INSTRUCTIONS FOR THE TASK: Retype all the records with nothing changed.

MATERIALS PROVIDED:
------------------------------------------------------------------------

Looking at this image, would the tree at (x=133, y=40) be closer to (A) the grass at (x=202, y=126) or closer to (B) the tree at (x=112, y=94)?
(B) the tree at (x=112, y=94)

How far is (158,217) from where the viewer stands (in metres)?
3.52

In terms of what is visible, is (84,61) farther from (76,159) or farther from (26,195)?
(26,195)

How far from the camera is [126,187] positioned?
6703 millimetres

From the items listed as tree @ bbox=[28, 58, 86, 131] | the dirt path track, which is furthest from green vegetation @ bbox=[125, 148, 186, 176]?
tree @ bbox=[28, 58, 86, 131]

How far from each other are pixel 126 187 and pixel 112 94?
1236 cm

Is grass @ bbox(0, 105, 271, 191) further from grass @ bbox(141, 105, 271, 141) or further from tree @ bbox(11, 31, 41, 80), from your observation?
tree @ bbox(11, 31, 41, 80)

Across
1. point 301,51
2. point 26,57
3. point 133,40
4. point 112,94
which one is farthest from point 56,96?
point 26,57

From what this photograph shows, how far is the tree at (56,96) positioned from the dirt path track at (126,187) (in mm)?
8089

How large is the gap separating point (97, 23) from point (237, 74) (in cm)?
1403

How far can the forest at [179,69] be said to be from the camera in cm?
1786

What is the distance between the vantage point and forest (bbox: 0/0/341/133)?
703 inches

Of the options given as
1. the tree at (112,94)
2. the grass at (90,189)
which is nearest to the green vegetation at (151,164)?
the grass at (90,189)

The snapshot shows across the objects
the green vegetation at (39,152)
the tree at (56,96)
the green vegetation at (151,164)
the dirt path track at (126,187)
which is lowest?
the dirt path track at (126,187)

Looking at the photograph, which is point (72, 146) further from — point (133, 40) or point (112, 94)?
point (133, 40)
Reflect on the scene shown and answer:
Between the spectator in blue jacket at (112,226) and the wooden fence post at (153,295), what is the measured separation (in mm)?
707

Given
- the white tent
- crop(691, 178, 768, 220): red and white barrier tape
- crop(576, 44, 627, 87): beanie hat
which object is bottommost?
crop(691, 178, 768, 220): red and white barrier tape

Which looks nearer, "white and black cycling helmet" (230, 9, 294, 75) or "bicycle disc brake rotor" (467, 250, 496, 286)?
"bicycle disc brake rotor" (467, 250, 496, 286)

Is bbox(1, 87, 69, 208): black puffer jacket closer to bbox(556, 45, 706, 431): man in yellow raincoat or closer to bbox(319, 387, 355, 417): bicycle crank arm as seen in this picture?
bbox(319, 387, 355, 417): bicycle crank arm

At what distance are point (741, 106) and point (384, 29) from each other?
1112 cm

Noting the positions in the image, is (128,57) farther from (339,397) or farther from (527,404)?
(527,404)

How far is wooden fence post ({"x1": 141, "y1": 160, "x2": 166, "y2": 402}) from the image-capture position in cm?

------------------------------------------------------------------------

EXPECTED ANSWER:
Looking at this image, would the tree at (x=133, y=40) be closer to (A) the grass at (x=202, y=126) or closer to (B) the tree at (x=112, y=94)?
(B) the tree at (x=112, y=94)

How far is (158,217) from where the viewer stands (in metres)?
3.52

In terms of what is visible, is (84,61) farther from (76,159) or farther from (26,195)?
(26,195)

How far from the camera is [126,187] positioned?
6703 millimetres

From the items listed as tree @ bbox=[28, 58, 86, 131] | the dirt path track, which is furthest from green vegetation @ bbox=[125, 148, 186, 176]?
tree @ bbox=[28, 58, 86, 131]

How far from each other are pixel 126 187 and pixel 112 94?
1236 cm

Is grass @ bbox(0, 105, 271, 191) further from grass @ bbox(141, 105, 271, 141) or further from tree @ bbox(11, 31, 41, 80), from your observation?
tree @ bbox(11, 31, 41, 80)

Across
1. point 301,51
2. point 26,57
3. point 133,40
4. point 112,94
which one is farthest from point 56,96?
point 26,57

From what this photograph shows, how far is the tree at (56,96) positioned from the dirt path track at (126,187) (in mm)?
8089

How large is the gap separating point (97, 23) from point (237, 74) (in cm)?
1403

How far can the forest at [179,69] be said to be from the camera in cm?
1786

What is the distance between the vantage point and forest (bbox: 0/0/341/133)?
703 inches

Of the options given as
1. the tree at (112,94)
2. the grass at (90,189)
which is nearest to the green vegetation at (151,164)?
the grass at (90,189)

The snapshot shows across the objects
the green vegetation at (39,152)
the tree at (56,96)
the green vegetation at (151,164)
the dirt path track at (126,187)
which is lowest?
the dirt path track at (126,187)

Looking at the photograph, which is point (72, 146) further from — point (133, 40) or point (112, 94)?
point (133, 40)
Reflect on the scene shown and answer:
Between the spectator in blue jacket at (112,226) and the wooden fence post at (153,295), what is the measured separation (in mm)?
707

Given
- the white tent
- crop(691, 178, 768, 220): red and white barrier tape
- crop(576, 44, 627, 87): beanie hat
which object is bottommost?
crop(691, 178, 768, 220): red and white barrier tape

Which looks nearer, "white and black cycling helmet" (230, 9, 294, 75) or "bicycle disc brake rotor" (467, 250, 496, 286)?
"bicycle disc brake rotor" (467, 250, 496, 286)

Is bbox(1, 87, 69, 208): black puffer jacket closer to bbox(556, 45, 706, 431): man in yellow raincoat or closer to bbox(319, 387, 355, 417): bicycle crank arm as seen in this picture?
bbox(319, 387, 355, 417): bicycle crank arm

At what distance are point (741, 106) and point (384, 29) from each other?
1112 cm

Noting the positions in the image, is (128,57) farther from (339,397) or farther from (527,404)?
(527,404)

How far is wooden fence post ({"x1": 141, "y1": 160, "x2": 166, "y2": 402}) from the image-capture position in cm?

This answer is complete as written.